Chapter 1 gives an overview of the phenomenon of certain crimes being met with a
mass-media response and introduces the book’s central idea of the ‘victim community’ as
a way of conceptualising the collective identities formed by the residents of Dunblane and
Soham. O’Leary’s core thesis is that those living in the so-called ‘tragic towns’ (p. 110)

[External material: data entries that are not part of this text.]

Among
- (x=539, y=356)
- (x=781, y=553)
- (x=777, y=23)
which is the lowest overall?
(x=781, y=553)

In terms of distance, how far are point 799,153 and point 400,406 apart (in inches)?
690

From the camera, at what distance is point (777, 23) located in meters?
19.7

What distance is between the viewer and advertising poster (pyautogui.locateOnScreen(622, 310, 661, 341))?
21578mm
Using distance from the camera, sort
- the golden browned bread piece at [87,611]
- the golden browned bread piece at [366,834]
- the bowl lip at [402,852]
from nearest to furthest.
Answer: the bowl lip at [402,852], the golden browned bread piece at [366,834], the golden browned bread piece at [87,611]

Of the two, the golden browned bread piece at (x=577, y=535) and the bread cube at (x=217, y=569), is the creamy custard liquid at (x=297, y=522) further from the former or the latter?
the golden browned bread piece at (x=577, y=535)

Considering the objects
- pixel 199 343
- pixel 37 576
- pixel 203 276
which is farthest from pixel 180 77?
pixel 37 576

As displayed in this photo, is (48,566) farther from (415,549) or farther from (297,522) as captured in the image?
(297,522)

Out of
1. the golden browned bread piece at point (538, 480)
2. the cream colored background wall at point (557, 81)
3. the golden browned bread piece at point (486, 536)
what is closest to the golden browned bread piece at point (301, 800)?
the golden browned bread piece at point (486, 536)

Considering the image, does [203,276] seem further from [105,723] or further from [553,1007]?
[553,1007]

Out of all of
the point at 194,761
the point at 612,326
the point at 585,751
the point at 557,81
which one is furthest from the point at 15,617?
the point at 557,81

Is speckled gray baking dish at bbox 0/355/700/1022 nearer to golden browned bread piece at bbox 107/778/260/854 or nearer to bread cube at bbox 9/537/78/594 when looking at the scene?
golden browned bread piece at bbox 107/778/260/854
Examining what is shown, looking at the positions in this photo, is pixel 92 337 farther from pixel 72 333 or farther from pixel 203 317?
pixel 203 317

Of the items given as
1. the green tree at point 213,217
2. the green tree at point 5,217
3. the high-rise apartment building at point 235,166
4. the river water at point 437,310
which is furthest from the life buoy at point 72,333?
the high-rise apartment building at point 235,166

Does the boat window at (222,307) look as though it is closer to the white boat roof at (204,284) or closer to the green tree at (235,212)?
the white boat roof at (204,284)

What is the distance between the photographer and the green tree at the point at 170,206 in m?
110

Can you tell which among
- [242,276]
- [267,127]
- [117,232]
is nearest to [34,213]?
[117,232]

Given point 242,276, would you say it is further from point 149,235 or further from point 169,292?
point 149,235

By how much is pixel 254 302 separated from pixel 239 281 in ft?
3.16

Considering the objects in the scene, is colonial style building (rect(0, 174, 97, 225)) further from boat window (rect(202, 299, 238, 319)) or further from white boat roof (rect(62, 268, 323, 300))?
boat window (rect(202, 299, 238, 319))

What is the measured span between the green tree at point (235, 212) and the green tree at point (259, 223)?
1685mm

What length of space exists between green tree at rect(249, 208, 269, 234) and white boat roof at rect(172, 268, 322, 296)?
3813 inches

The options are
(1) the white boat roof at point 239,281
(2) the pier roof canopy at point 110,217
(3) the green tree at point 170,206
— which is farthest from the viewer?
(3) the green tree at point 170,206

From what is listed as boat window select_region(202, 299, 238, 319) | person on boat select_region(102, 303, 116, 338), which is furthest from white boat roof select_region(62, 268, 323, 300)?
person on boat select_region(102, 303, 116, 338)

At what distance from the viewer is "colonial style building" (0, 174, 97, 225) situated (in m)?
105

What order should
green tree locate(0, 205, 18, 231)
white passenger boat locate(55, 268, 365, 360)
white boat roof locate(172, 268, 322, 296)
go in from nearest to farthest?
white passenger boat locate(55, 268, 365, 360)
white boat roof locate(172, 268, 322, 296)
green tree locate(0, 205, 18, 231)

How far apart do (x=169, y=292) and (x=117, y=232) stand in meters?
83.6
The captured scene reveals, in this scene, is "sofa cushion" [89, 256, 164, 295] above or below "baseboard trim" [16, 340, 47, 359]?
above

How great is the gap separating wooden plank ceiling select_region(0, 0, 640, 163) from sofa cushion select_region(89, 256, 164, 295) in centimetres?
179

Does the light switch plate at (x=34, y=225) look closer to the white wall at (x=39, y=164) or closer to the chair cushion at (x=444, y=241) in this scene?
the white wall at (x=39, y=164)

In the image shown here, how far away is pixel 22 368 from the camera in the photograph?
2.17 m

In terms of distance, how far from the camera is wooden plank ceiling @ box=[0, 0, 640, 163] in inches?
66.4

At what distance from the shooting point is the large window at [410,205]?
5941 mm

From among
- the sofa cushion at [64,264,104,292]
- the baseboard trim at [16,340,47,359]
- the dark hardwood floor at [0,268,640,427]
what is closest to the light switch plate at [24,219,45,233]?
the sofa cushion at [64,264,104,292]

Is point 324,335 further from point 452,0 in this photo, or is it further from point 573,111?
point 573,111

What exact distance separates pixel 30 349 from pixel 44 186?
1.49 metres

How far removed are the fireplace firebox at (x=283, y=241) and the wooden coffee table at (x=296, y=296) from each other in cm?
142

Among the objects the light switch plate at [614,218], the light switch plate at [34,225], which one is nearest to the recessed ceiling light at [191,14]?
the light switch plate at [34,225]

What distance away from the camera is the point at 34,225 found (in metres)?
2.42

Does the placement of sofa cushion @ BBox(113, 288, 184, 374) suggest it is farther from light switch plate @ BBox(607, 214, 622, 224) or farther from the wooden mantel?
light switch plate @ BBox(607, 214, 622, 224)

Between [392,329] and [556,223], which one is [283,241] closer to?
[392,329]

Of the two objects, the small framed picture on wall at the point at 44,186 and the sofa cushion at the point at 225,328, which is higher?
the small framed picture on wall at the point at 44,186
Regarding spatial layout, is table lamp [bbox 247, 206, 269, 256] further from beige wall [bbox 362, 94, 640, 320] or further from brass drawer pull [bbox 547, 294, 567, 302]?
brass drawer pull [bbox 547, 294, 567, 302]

felt a sense of community or connection with others in the physical locality as they learned
to live with the stigma that the towns had come to carry and dealt with the practical and
emotional effects of media intrusion. Chapters 2 and 3 complete the theoretical backdrop,
introducing key ideas about the formation of stigma (Goffman, 1963), the notion of ‘com-
munity’ in late modernity (Bauman, 2001), and the crucial role of media representations
of crime and victimisation in constructing victim identity (Greer, 2010).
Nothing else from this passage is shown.